# [MATERIAL PROVIDED]
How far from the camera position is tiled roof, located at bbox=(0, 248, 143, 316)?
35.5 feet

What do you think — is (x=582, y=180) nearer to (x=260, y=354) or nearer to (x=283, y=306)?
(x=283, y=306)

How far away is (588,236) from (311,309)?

---

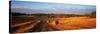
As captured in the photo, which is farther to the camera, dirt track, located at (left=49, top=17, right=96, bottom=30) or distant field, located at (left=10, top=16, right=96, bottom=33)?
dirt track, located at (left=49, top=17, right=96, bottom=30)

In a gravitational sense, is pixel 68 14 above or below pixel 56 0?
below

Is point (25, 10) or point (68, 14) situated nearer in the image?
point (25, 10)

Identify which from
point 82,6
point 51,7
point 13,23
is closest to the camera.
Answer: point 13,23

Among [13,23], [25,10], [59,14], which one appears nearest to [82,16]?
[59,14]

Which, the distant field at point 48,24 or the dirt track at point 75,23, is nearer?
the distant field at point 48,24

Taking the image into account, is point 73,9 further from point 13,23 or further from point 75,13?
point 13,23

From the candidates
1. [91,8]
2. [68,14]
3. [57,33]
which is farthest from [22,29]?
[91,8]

---

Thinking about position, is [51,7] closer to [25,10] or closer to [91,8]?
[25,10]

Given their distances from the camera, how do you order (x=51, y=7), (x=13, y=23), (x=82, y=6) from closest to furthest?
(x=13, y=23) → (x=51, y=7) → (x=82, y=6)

# [JOB]
Report each line of the items above that contains the word "point", copying every such line in full.

# [OUTPUT BELOW]
Is point (25, 10) or point (68, 14) situated nearer in the image?
point (25, 10)
point 82,6
point 51,7
point 13,23
Answer: point 13,23
Which, the distant field at point 48,24 or the dirt track at point 75,23, is nearer?
the distant field at point 48,24
Taking the image into account, is point 73,9 further from point 13,23 or further from point 75,13?
point 13,23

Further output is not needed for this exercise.